T Cell Biology Group
Lab head: Professor Barbara Fazekas de St. Groth
Location: Centenary Institute
Correlative microscopy to define how dendritic cells turn on T cells
Primary supervisor: Barbara Fazekas
As well as expressing peptide-MHC complexes on their surface, dendritic cells export membrane-bound vesicles carrying high concentrations of peptide-MHC. We have discovered that these membrane-bound vesicles are the first source of peptide-MHC to be recognised by naive CD4 T cells. Long before DCs themselves reach the draining LN from an immunisation site, they have showered the node with peptide-MHC-carrying vesicles that activate the highest affinity anti-peptide T cells and cause them to move retrogradely through the node to the DC entry site. This mechanism speeds up the process of screening the T cell repertoire so that all the T cells present in the node can be screened within the first 18-24hours of the response.
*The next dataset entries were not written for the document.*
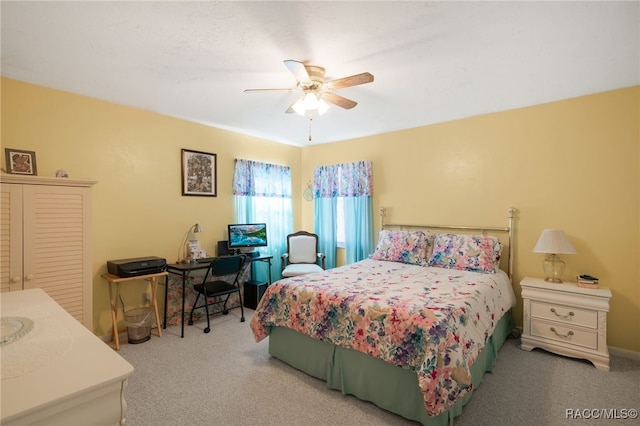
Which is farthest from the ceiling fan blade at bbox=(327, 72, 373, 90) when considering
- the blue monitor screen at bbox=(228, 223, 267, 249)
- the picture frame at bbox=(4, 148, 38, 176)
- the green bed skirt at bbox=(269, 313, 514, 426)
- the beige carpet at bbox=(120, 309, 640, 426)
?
the picture frame at bbox=(4, 148, 38, 176)

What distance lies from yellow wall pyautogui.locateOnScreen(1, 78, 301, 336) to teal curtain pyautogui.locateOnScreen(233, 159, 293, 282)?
227 mm

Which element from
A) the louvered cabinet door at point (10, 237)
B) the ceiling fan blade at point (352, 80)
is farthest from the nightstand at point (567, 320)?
the louvered cabinet door at point (10, 237)

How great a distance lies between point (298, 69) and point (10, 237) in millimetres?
2549

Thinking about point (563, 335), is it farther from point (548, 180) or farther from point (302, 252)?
point (302, 252)

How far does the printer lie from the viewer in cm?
298

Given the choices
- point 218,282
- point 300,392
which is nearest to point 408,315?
point 300,392

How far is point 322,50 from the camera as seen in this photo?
217 cm

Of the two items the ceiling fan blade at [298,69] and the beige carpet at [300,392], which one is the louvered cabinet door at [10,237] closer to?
the beige carpet at [300,392]

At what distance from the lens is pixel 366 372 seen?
218cm

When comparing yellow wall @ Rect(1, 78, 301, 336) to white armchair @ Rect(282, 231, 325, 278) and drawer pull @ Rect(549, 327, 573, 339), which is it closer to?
white armchair @ Rect(282, 231, 325, 278)

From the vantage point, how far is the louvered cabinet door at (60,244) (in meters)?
2.47

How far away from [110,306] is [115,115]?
6.53 feet

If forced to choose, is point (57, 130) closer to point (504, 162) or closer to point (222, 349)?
point (222, 349)

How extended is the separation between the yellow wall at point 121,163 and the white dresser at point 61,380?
242cm
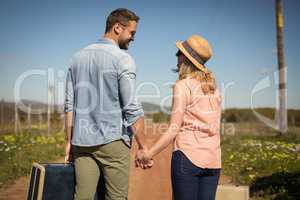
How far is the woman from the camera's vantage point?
124 inches

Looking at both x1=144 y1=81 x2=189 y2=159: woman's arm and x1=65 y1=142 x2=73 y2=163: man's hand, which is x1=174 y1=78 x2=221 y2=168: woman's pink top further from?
x1=65 y1=142 x2=73 y2=163: man's hand

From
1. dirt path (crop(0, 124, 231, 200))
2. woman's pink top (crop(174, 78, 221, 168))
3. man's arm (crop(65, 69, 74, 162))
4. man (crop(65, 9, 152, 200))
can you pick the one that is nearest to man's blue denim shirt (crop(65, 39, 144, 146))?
man (crop(65, 9, 152, 200))

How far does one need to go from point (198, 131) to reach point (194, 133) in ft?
0.11

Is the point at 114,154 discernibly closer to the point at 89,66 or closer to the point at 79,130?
the point at 79,130

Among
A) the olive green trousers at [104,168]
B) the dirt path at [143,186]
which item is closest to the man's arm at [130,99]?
the olive green trousers at [104,168]

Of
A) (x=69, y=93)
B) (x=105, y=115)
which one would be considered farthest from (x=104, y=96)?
(x=69, y=93)

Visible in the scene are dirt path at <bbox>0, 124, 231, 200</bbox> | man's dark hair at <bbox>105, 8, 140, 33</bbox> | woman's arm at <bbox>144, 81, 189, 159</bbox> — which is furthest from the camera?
dirt path at <bbox>0, 124, 231, 200</bbox>

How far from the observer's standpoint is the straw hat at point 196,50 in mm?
3301

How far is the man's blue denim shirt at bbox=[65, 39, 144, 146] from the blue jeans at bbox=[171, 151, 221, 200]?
1.31ft

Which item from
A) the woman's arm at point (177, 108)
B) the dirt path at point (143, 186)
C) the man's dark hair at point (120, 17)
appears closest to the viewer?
the woman's arm at point (177, 108)

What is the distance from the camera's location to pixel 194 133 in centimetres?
318

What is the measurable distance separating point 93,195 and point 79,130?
480mm

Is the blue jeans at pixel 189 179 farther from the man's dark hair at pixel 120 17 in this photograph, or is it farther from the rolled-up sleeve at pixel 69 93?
the man's dark hair at pixel 120 17

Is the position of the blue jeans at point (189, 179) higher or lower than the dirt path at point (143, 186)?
higher
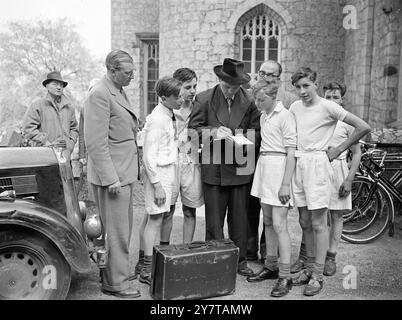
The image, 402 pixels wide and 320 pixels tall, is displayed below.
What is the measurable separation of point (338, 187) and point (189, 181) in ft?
4.65

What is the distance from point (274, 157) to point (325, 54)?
29.6 ft

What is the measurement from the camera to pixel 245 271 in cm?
436

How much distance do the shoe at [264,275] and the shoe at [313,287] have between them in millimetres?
409

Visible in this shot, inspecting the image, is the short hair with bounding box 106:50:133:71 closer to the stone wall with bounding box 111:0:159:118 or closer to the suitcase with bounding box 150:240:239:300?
the suitcase with bounding box 150:240:239:300

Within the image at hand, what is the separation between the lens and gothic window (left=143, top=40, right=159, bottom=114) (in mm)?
Answer: 16125

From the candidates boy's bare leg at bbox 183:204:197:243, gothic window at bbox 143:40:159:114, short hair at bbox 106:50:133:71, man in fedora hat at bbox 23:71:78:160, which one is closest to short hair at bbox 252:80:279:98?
short hair at bbox 106:50:133:71

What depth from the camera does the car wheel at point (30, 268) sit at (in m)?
3.28

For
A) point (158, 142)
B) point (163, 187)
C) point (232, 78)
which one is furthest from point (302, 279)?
point (232, 78)

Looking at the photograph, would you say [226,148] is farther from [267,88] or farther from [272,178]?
[267,88]

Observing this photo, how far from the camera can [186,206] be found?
446 cm

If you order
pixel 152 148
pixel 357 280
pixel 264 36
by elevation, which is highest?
pixel 264 36

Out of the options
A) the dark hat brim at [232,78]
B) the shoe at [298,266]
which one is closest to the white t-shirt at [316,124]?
the dark hat brim at [232,78]
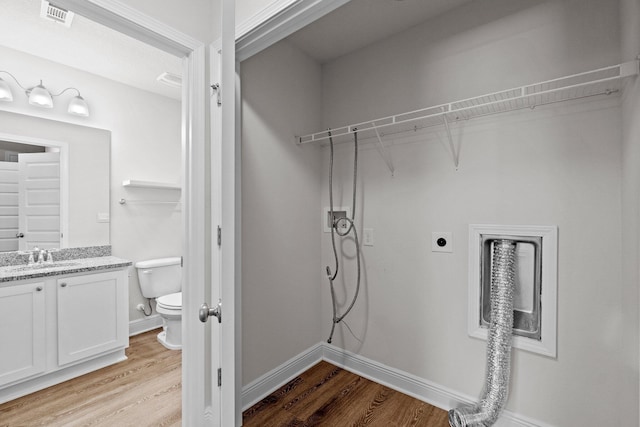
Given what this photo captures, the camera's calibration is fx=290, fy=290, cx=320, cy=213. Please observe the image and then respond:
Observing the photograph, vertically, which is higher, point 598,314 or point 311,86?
point 311,86

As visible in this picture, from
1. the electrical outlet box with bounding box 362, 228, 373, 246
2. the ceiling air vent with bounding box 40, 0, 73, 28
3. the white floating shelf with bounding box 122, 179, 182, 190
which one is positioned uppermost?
the ceiling air vent with bounding box 40, 0, 73, 28

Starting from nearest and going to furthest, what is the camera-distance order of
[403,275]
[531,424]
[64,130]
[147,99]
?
[531,424] → [403,275] → [64,130] → [147,99]

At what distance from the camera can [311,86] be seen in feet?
7.62

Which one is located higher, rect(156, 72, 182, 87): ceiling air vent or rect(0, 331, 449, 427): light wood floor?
rect(156, 72, 182, 87): ceiling air vent

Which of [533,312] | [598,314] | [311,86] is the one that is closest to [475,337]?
[533,312]

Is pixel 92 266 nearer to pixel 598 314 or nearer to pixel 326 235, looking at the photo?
pixel 326 235

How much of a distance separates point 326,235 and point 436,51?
1.49 m

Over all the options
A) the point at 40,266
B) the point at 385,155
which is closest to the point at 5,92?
the point at 40,266

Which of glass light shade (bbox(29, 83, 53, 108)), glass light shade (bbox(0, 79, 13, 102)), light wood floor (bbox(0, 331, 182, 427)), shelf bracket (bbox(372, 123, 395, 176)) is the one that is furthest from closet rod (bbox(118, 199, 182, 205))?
shelf bracket (bbox(372, 123, 395, 176))

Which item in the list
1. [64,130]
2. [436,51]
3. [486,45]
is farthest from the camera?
[64,130]

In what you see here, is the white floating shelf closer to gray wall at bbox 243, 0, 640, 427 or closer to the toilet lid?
the toilet lid

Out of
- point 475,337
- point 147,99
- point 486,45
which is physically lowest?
point 475,337

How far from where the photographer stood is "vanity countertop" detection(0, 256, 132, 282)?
1.99 meters

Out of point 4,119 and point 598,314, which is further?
point 4,119
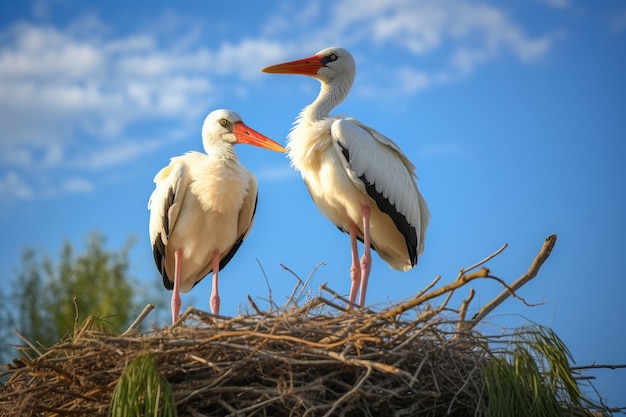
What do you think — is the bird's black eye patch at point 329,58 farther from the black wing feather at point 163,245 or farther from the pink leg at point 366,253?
the black wing feather at point 163,245

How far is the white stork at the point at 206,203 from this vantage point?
8.62 metres

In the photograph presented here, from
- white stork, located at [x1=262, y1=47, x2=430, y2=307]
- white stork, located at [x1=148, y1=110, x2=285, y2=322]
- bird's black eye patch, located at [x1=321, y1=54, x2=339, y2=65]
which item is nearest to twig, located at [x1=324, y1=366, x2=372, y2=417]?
white stork, located at [x1=262, y1=47, x2=430, y2=307]

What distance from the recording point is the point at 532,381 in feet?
19.9

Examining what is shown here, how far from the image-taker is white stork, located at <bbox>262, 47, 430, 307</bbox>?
26.9 feet

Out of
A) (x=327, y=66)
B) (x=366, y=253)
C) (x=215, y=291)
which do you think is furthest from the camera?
(x=327, y=66)

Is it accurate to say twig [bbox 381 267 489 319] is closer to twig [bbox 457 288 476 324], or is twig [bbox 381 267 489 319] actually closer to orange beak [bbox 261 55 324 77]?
twig [bbox 457 288 476 324]

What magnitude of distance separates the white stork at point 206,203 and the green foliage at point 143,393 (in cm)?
303

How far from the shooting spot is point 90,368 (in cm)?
591

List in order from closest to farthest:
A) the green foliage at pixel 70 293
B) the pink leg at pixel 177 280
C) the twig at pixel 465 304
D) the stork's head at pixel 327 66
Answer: the twig at pixel 465 304 → the pink leg at pixel 177 280 → the stork's head at pixel 327 66 → the green foliage at pixel 70 293

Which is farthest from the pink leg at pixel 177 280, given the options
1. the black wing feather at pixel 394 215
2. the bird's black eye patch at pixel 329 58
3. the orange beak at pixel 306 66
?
the bird's black eye patch at pixel 329 58

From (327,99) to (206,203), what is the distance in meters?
1.57

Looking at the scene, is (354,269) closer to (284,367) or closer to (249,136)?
(249,136)

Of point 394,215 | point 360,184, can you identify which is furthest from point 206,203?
point 394,215

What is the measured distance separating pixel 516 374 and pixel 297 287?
1688 millimetres
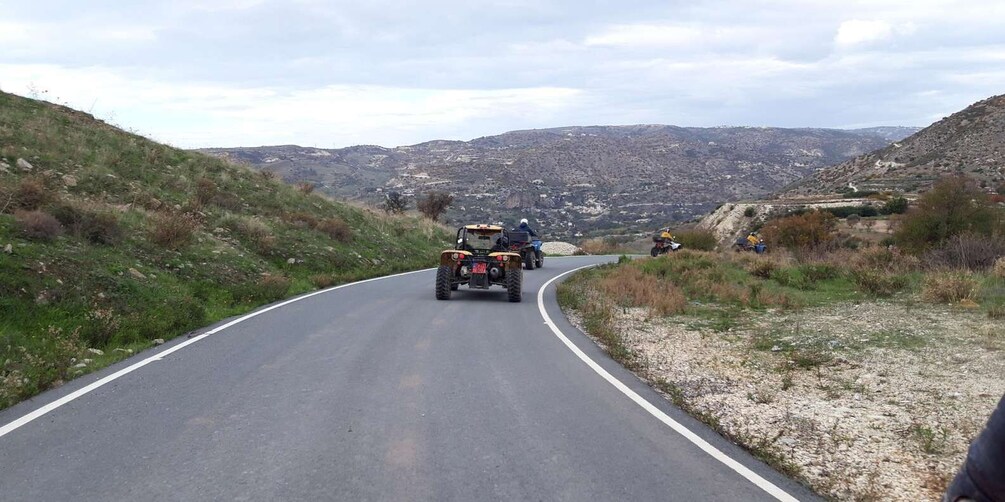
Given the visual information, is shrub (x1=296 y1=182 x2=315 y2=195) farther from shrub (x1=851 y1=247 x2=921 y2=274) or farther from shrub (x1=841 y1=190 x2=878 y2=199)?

In this project you will determine the exact nature of the membrane-bound vesicles exported by DCs. There are 2 possibilities: microparticles and exosomes, which have quite distinct molecular and morphological characteristics. Using correlative microscopy to superimpose fluorescent and scanning electron microscopy images of DCs expressing a green fluorescent protein-tagged MHC class II molecule, you will follow the process of vesicle formation, export and recognition by T cells. This will be the first time that such a process has been visualised.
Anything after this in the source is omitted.